S Memo 12-13

Posted on Jun 21, 2012 in Informal Opinions - Sunshine Law

S Memo 12-13
June 21, 2012
Sunshine Law Complaints About Testimony, Minutes, and Agenda

Requester asked for an investigation into whether the Ewa Neighborhood Board (ENB or Board) violated the Sunshine Law by 1) refusing to allow testimony at two meetings; 2) limiting the public to only one question of persons presenting reports, limiting testimony to only one minute for some testifiers while allowing others to testify for longer, and in some cases, interrupting testifiers before one minute was up; 3) refusing to add a Board member’s requested reference into the minutes; and 4) refusing to place a Board member’s item on the ENB agenda. The Requester was an Ewa Neighborhood Board member at the time of the meetings that form the bases for the complaints.
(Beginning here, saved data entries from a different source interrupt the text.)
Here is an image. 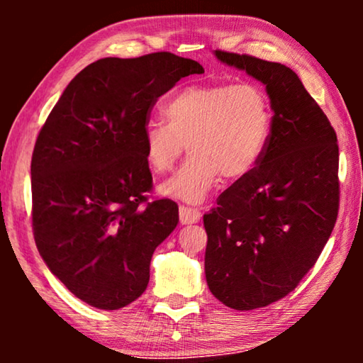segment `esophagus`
Wrapping results in <instances>:
<instances>
[{
	"label": "esophagus",
	"mask_w": 363,
	"mask_h": 363,
	"mask_svg": "<svg viewBox=\"0 0 363 363\" xmlns=\"http://www.w3.org/2000/svg\"><path fill=\"white\" fill-rule=\"evenodd\" d=\"M201 213L196 208L180 206V223L182 225H191V223L200 221Z\"/></svg>",
	"instance_id": "obj_1"
}]
</instances>
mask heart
<instances>
[{
  "label": "heart",
  "mask_w": 363,
  "mask_h": 363,
  "mask_svg": "<svg viewBox=\"0 0 363 363\" xmlns=\"http://www.w3.org/2000/svg\"><path fill=\"white\" fill-rule=\"evenodd\" d=\"M163 122L143 127V155L157 175L170 172L185 147L190 157L162 185L165 196L200 203L221 175L240 180L262 158L271 133L266 92L250 82L193 84L162 107Z\"/></svg>",
  "instance_id": "1"
}]
</instances>
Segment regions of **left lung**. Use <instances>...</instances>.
I'll return each instance as SVG.
<instances>
[{"label": "left lung", "mask_w": 363, "mask_h": 363, "mask_svg": "<svg viewBox=\"0 0 363 363\" xmlns=\"http://www.w3.org/2000/svg\"><path fill=\"white\" fill-rule=\"evenodd\" d=\"M266 86V150L203 216L211 294L236 311L282 299L315 264L339 213V145L329 118L284 64L215 51Z\"/></svg>", "instance_id": "left-lung-1"}]
</instances>
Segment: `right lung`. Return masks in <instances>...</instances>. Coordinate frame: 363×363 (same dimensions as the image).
Here are the masks:
<instances>
[{
  "mask_svg": "<svg viewBox=\"0 0 363 363\" xmlns=\"http://www.w3.org/2000/svg\"><path fill=\"white\" fill-rule=\"evenodd\" d=\"M172 52L104 57L69 82L31 160L33 231L49 271L86 304L116 311L138 299L153 251L178 225L175 201H147L143 127L158 97L203 74Z\"/></svg>",
  "mask_w": 363,
  "mask_h": 363,
  "instance_id": "right-lung-1",
  "label": "right lung"
}]
</instances>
Given the changes in ENB membership, the Neighborhood Commission’s Decision and Order relating to these and similar issues, and the ENB’s subsequent commitment to ameliorate the issues raised, OIP found detailed factual findings unnecessary to address the concerns raised by Requester. Instead, OIP offered this general guidance regarding the issues raised by the Requester.

(1) A board must allow any interested person to testify on any agenda item at every meeting. Hawaii Revised Statutes (HRS) § 92-3 (1993) (“boards shall also afford interested persons an opportunity to present oral testimony on any agenda item”). While a board member may testify as a member of the public, the Sunshine Law does not regulate how board members conduct their own discussion and deliberation of agenda items or whether the public may question other testifiers during the meeting. OIP Op. Ltr. No. 06-01.

(2) Reasonable time limits on testimony by the public may be imposed if a rule setting such limits has been previously adopted by a board at a meeting, but time limits must be fairly applied. OIP Op. Ltr. No. 02-02. A notice of time limits placed at the top of the meeting agenda does not substitute for a board’s adoption of a rule setting time limits, so a board should not seek to enforce time limits that are not based on a written rule adopted by the board at a previous meeting. And where a board has previously established time limits, those time limits must be applied in an evenhanded manner. Applying time limits only to some testifiers and not others is an improper restriction of testimony under the Sunshine Law.

(3) A request by a board member to add other information, such as a YouTube video reference, into the minutes must be accommodated. HRS § 92-9(a)(4)(1993). However, OIP has interpreted this to apply only to a request made during the same meeting in which the information is sought to be included in that meeting’s minutes. When the request is made at a meeting and the information was included in the minutes of that meeting, there is no Sunshine Law violation.

(4) And lastly, the Sunshine Law requires an agenda to provide adequate notice but does not address the board’s process in determining matters to be placed on an agenda. Since the Sunshine Law is not implicated in this case, Requester’s complaint about the agenda’s composition is outside of OIP’s jurisdiction. The requester may instead address this complaint to the Neighborhood Commission Office.